Kommentar: Krumhermersdorf liegt an der Zschopau. Krumhermersdorfer Einwohner (bis auf die Angler) waren von diesem Unfall praktisch nicht betroffen. Dieser Unfall, der auch als Cyan-Katastrophe bezeichnet wurde, findet im Internet fast kein Echo. Deshalb soll hier daran erinnert werden. Der Autor war 5 Jahre nach dem Unfall Energetiker im Motorradwerk und saß in einem Zimmer mit damaligen Wasserbeauftragten, von dem er einige Informationen bekam. Wahrscheinlich hatte dieser Giftunfall auch Einfluss auf die Regierungsentscheidung 1977, in Hohndorf ein neues Werk zu bauen, und die Galvanik dorthin zu verlegen.

Der VEB Motorradwerk Zschopau verfügte 1976 über eine eigene Galvanik-Abteilung. Die Abwässer dieser Abteilung flossen in einem eigenen Sammler bis zu einem "Entgiftungsbecken" im unteren Hof des Werkes. Dort wurden (u.a.) Cyanide mit Chlorlauge entgiftet. Das Abwasser dieses Beckens floss in die Zschopau.

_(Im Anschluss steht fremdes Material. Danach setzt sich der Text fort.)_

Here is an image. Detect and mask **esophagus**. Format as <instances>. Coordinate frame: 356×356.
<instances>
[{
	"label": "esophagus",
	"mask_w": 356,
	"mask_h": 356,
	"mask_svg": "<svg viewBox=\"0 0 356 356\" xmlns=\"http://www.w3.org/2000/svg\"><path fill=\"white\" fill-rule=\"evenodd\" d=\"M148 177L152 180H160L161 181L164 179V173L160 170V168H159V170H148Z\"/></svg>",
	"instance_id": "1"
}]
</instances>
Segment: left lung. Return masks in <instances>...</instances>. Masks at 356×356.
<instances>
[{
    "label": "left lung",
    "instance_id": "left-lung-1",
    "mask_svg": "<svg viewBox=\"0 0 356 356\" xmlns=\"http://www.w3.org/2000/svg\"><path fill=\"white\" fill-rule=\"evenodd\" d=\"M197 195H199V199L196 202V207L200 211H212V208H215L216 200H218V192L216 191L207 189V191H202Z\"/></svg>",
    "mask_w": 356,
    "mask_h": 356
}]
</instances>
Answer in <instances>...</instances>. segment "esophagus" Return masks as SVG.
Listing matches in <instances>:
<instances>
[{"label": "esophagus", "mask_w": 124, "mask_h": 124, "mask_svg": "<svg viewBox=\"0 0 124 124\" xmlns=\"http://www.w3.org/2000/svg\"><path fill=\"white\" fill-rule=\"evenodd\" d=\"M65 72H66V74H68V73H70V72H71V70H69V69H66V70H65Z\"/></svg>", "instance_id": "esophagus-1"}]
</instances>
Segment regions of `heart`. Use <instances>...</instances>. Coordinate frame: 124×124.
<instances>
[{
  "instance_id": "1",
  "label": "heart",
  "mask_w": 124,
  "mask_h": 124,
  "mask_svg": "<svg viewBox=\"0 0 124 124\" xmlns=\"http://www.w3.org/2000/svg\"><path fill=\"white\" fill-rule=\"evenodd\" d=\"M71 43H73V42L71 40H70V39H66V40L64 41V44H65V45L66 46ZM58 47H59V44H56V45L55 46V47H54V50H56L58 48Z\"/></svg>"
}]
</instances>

1976 passierte es, dass der komplette Inhalt dieses Beckens durch ein Versehen ungeklärt in die Zschopau gelangte. Von der Menge der Cyanide im Abwasser macht man sich eine Vorstellung aus der Tatsache, dass durch diesen Unfall die Fische zwischen Zschopau und Mittweida starben. "Tonnenweise", sagte mir ein Feuerwehrmann, der in der gleichen Abteilung arbeitete, "haben wir tote Fische rausgeholt."

Was damals als Umweltkatastrophe diskutiert wurde, war jedoch nur ein Teil der Wahrheit. Das Cyan war zwar tödlich gewesen, aber relativ schnell wieder abgebaut, da es durch Luftsauerstoff oxidierte. Viel schwerwiegender war aber wohl der Eintrag des Schwermetalles Chrom in den Fluss. Zwar sollte Chrom im Entgiftungsbecken ausgefällt werden, doch wurde der DDR-Grenzwert für Chrom im Abwasser zwischen 1980 und 1983 permanent um das bis zu 50-fache überschritten. Da Chrom nicht auf natürlichem Weg verschwindet, dürfte der Grund der Zschopau unterhalb des Motorradwerkes auf Jahre merklich Chrom enthalten haben.

Generell ist zu sagen, dass man aus heutiger Sicht damals SEHR lässig mit Giften im Motorradwerk umging. Der Autor war beispielsweise Zeuge des folgenden Vorfalles: Ein Gabelstapler fuhr auf seiner Gabel ein Fass Natriumcyanid die Werksstraße hinunter (Ein deutlicher Aufkleber war am Fass!). Der Fahrer hatte beim Aufladen das Fass veletzt, so dass eine weiße Cyanspur vom Lagerort bis in die Härterei verlief. Ehe der Autor jemanden alarmieren konnte, setzte feiner Regen ein und spülte die hochgiftige Substanz in die Kanalisation. - Noch ein Beispiel: Durch seine Arbeit als Energetiker bedingt, vermaß der Autor damals die Abluftströme aus den Abzügen über den Abteilungen. Seine erfahrenen Kollegen warnten ihn ausdrücklich vor den Abluftrohren über Härterei und Galvanik: "Dort kommt soviel Blausäure raus, dass du in fünf Minuten tot bist."